ルイは、その場でティーニアを抱きしめた。ルイはやっと頼れる存在ができたらか、彼女の優しさにもっと触れたくなったからか、それともその両方か・・

そのルイの気持ちに応えるように、ティーニアもそのままルイを優しく抱きしめた。そのまま二人はやさしく触れ合った。



― グー。

ルイは、お腹なってしまった。


「ルイ君朝食いる?」


「うん」


「今朝食を作るから待ってて」

そう言うとティーニアは、異空間から調理道具を一式取り出した。さらに、見たことのない食材ばかりを取り出し始めた。


ルイは、その中でも目を引くものがあった。それは、山奥の川にいる沢蟹と少し似た、大きな蟹だった。昔沢蟹を食べたときは、泥臭くて身がなくあまりおいしいと言えたものではなかった。この蟹のサイズは何十倍もあり少し試してみたいという興味が勝った。


「蟹が食べたいの?」

ルイが蟹を凝視していたところをティーニアに見られてしまった。


「準備出来たよ」

ティーニアは食事の支度を全て行ってくれた。ただ、そこには、沸騰させた鍋と蟹しかなかった。


「これで準備できたの?」


「このまま蟹を茹でて、食べるものなんだ。」


ルイはそんな料理は食べたことがなかった。蟹の身をサッと茹で上げ、つけ汁に着けて食べる。この感情はルイが初めて味わったものだった。

「美味しい」

ぷりっぷりで柔らかい。完璧に仕上がっている料理にルイは昇天してしまった。


ティーニアは、料理をほとんど食べず終始こちらを見るやニコニコした表情を浮かべていた。


食事を終えるとティーニアが一つの提案をした。

「ルイ君、お母さんのお墓を作ろうか」


考えてみれば、母の墓を作ってはいなかった。どこかで、まだ生きているという事を信じたかったのかもしれない。

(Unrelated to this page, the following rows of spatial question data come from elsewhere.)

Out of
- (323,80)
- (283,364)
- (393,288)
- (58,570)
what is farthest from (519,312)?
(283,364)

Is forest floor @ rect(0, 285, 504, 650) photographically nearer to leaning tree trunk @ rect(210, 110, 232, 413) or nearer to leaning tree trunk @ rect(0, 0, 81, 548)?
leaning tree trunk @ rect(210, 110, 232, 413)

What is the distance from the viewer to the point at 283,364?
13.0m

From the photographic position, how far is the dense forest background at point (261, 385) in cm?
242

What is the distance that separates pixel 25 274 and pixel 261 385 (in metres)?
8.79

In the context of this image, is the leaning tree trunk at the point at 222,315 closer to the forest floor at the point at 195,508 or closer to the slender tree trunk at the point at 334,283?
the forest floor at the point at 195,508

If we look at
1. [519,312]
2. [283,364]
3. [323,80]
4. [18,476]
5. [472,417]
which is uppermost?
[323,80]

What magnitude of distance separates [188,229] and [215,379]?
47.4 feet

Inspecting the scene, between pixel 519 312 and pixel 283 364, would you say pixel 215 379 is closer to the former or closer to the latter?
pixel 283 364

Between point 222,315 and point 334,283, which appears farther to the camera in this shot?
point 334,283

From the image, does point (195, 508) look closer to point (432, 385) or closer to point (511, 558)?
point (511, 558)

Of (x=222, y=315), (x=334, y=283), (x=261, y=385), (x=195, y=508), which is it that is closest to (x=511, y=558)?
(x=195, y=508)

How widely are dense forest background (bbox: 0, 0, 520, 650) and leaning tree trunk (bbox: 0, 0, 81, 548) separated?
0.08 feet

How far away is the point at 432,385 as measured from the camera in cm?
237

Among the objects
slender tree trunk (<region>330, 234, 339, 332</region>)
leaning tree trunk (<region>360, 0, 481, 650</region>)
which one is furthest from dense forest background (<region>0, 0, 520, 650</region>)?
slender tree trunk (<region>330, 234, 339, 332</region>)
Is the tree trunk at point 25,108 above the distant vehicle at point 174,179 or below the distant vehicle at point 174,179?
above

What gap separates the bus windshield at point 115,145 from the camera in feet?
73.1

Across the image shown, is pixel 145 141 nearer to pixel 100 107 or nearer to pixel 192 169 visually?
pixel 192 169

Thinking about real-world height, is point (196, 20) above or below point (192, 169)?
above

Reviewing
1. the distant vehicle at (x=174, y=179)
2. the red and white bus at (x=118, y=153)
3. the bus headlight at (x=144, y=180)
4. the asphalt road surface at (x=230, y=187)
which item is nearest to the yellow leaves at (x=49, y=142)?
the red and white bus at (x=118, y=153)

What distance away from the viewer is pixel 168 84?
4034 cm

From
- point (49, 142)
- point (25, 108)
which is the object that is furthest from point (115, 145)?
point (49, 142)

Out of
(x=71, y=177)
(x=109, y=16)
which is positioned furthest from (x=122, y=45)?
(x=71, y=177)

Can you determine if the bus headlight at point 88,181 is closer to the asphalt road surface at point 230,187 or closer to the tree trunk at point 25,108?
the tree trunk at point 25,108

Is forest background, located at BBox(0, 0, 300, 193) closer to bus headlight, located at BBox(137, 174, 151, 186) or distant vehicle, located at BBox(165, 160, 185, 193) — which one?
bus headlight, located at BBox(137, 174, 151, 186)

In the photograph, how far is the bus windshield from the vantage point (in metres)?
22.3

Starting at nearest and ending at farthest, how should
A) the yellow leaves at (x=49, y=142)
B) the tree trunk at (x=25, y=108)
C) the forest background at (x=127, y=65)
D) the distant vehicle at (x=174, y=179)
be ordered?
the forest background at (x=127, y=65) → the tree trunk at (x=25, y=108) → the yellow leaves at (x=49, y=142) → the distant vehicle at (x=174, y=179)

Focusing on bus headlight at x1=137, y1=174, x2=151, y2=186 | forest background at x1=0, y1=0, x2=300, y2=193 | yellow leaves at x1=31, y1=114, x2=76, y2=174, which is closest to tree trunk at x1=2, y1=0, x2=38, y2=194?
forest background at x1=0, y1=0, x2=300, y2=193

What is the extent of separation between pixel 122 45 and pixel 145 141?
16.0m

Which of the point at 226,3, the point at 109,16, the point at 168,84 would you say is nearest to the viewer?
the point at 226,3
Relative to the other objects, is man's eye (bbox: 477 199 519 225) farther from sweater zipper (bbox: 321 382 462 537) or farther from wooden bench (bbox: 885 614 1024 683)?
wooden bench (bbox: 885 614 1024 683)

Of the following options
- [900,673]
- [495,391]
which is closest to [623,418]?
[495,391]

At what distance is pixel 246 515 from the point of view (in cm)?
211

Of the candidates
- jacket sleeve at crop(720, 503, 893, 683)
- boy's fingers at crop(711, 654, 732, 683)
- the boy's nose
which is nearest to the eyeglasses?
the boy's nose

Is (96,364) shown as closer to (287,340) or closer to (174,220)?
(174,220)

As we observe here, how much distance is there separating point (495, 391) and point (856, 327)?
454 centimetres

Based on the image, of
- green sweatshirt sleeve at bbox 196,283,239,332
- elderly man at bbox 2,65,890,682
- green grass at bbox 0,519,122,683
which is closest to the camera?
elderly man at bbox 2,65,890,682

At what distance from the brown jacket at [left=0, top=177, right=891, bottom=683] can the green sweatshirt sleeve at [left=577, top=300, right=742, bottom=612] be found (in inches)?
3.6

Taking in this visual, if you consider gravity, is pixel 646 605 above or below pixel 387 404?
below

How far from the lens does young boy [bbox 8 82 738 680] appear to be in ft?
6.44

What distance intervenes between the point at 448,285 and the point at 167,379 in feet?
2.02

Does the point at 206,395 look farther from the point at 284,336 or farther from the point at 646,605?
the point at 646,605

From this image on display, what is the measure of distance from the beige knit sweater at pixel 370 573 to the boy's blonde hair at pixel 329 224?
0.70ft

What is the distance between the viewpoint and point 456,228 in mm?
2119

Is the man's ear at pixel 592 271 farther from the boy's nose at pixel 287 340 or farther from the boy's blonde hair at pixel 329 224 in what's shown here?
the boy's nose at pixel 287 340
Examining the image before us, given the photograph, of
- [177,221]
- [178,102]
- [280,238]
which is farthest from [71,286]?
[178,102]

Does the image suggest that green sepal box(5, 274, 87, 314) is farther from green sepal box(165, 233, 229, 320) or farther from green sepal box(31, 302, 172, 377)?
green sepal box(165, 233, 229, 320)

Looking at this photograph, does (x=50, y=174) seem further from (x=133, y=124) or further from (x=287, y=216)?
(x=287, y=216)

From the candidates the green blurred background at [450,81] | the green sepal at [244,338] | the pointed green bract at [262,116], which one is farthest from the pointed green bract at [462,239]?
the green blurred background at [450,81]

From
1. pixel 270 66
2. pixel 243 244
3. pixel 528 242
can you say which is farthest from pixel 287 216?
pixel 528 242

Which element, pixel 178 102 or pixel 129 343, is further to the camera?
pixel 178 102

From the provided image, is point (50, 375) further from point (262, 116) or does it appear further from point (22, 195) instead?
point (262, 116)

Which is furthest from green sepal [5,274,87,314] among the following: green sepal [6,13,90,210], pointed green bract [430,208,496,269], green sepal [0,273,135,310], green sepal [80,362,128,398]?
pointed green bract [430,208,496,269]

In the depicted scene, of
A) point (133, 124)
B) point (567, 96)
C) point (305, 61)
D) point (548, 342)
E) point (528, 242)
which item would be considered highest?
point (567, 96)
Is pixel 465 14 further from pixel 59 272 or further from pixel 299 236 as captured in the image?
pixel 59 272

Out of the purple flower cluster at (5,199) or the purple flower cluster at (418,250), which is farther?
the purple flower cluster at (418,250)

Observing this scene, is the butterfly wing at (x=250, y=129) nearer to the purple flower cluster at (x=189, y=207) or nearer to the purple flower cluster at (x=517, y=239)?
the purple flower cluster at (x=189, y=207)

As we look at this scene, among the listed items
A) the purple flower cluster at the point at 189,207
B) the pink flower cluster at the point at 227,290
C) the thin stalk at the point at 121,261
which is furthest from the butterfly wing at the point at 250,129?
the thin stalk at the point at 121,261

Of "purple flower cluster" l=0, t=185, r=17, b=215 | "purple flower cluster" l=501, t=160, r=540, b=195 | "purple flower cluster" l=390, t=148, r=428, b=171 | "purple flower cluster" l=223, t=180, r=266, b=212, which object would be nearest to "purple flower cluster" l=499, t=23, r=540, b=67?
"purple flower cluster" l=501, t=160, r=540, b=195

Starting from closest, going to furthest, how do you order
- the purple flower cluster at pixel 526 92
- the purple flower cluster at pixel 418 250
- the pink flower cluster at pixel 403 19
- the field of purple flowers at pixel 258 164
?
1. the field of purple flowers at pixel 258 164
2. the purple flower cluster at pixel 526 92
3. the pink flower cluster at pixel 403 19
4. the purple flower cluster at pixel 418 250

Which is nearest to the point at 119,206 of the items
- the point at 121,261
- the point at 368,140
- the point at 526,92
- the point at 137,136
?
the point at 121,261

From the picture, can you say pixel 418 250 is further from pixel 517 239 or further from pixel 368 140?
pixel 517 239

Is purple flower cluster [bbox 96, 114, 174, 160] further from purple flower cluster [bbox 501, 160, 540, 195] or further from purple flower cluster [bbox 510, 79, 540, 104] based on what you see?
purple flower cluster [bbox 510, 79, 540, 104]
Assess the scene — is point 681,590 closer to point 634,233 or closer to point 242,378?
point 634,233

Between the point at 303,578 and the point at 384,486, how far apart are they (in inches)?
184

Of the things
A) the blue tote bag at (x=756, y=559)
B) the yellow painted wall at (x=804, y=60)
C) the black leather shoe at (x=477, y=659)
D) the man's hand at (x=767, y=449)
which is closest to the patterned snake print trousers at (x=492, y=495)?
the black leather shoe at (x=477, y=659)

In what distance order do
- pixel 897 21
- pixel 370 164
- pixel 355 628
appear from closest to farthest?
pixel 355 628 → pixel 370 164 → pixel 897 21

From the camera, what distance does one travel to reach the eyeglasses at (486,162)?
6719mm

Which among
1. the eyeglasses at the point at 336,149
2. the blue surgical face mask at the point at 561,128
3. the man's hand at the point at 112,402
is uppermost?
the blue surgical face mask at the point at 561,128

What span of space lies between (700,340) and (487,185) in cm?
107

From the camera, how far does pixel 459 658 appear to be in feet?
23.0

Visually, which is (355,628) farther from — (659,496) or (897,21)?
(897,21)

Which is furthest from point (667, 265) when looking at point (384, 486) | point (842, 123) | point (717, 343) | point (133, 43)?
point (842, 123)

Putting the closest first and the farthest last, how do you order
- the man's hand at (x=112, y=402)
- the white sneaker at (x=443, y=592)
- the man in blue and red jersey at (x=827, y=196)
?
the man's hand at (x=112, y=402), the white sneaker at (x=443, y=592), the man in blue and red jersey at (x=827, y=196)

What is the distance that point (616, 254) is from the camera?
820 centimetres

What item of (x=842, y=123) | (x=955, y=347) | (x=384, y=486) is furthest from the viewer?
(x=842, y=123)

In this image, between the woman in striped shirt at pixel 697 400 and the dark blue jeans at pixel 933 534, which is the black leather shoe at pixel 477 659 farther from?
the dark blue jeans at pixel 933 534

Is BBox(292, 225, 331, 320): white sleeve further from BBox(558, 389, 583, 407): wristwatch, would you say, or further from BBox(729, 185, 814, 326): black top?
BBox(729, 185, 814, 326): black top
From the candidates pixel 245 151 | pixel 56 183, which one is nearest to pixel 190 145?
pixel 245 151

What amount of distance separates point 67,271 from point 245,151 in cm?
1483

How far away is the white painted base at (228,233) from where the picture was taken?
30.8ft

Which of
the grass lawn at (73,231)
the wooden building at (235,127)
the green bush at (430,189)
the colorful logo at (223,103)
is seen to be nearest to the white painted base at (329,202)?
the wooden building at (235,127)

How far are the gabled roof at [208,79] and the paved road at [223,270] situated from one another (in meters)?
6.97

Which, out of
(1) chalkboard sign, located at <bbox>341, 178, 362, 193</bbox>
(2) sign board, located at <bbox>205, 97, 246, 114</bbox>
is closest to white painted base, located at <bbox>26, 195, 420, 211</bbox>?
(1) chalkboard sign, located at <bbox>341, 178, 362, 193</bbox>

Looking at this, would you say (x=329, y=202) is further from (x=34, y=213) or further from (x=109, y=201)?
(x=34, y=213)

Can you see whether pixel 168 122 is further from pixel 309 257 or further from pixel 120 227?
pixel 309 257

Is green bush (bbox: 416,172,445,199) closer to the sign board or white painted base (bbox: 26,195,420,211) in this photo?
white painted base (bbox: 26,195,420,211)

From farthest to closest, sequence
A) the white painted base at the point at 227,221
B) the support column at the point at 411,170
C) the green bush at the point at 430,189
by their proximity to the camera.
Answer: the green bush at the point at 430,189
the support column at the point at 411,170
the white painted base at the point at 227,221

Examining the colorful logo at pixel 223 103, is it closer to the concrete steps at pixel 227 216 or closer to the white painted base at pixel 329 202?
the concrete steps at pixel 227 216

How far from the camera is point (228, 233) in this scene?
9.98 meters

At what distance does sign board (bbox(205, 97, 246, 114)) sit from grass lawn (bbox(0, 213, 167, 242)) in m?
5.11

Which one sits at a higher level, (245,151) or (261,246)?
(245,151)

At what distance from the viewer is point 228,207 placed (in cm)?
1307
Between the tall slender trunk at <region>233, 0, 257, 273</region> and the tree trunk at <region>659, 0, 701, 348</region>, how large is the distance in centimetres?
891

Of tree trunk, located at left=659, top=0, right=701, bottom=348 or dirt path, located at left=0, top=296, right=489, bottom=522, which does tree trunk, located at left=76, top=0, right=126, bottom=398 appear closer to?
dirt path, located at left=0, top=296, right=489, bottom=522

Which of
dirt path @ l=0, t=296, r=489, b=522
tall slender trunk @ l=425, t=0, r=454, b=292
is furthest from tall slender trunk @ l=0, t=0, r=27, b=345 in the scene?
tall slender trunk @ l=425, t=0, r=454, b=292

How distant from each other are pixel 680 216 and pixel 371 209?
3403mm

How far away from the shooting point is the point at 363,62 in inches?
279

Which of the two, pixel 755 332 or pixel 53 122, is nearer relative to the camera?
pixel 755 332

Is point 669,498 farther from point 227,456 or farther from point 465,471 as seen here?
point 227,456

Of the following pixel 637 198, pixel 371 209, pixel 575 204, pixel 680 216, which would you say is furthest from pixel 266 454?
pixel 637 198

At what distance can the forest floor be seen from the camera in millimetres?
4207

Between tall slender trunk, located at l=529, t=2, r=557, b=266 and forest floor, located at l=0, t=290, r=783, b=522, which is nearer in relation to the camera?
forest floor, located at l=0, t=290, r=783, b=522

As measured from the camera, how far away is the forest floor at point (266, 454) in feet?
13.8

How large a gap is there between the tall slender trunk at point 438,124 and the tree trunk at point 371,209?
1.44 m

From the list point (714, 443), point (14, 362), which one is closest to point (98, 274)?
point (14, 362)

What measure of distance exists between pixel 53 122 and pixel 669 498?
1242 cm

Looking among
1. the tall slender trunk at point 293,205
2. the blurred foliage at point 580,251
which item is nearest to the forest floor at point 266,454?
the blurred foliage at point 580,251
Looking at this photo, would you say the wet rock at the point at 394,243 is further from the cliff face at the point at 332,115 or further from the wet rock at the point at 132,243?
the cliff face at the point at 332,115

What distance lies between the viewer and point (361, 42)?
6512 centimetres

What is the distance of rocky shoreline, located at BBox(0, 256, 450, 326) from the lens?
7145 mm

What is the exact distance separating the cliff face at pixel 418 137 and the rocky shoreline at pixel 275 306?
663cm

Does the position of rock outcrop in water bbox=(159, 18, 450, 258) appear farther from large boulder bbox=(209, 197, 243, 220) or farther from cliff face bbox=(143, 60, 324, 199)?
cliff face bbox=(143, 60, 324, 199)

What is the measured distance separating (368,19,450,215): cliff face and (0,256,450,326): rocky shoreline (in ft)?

ルイは、ティーニアに言われそろそろお墓を作ろうと思った。


「この地区は余り治安がよさそうではないから他の場所でいい場所ある?」


「近くの森だったらお墓を立てても大丈夫かも。」


「じゃあ森に行こうか。」


ルイとティーニアは、食事をとり終わった後歩いて森に向かった。

その森は、神秘的でどこか精神を洗われるような場所だった。

ここに、立派な墓を建てたかったが墓荒らしに会うかもしれないので、石でできた簡素なお墓を作った。

ティーニアは、母の形見である服を実家から持ってきてくれており、副葬品としてお墓に飾ることとした。


「僕、神の地へ行っても頑張るから、お母さん見ていて」


ルイは、お母さんに向け思いを述べた。

数時間が経っただろうか。ルイは、いろいろの思いを語ることが出来た。

ルイは、「また来るね。」一言残し、お墓を後にした。



再び家に戻りこの家を後にする準備を整えた。

この家のルイの荷物はそこまで多くなく、あっと言う間にいつのバッグに収納し終わった。


あっと言う間に支度は終わり、この家は実母の残りを感じられるだけになっていた。


「お母さん準備できた。」


「う、ん・・」


ティーニアは母という言葉がよほどうれしかったのか、ルイにも聞こえぬ声で返事をしてしまった。


「そしたら・・そろそろ出発しようか。」


ルイは家を出る前に母の写真を大事そうに手に取った。「今までありがとう」と写真に声をかけ、母の写真とともに家を出た。


ルイとティーニアは家に振り返り、一礼をした。ルイの頭が深々と下がっていたのは言うまでもない。一、二分を刻みルイは頭を下げたままだった。ルイの足元は少し涙でぬれていた。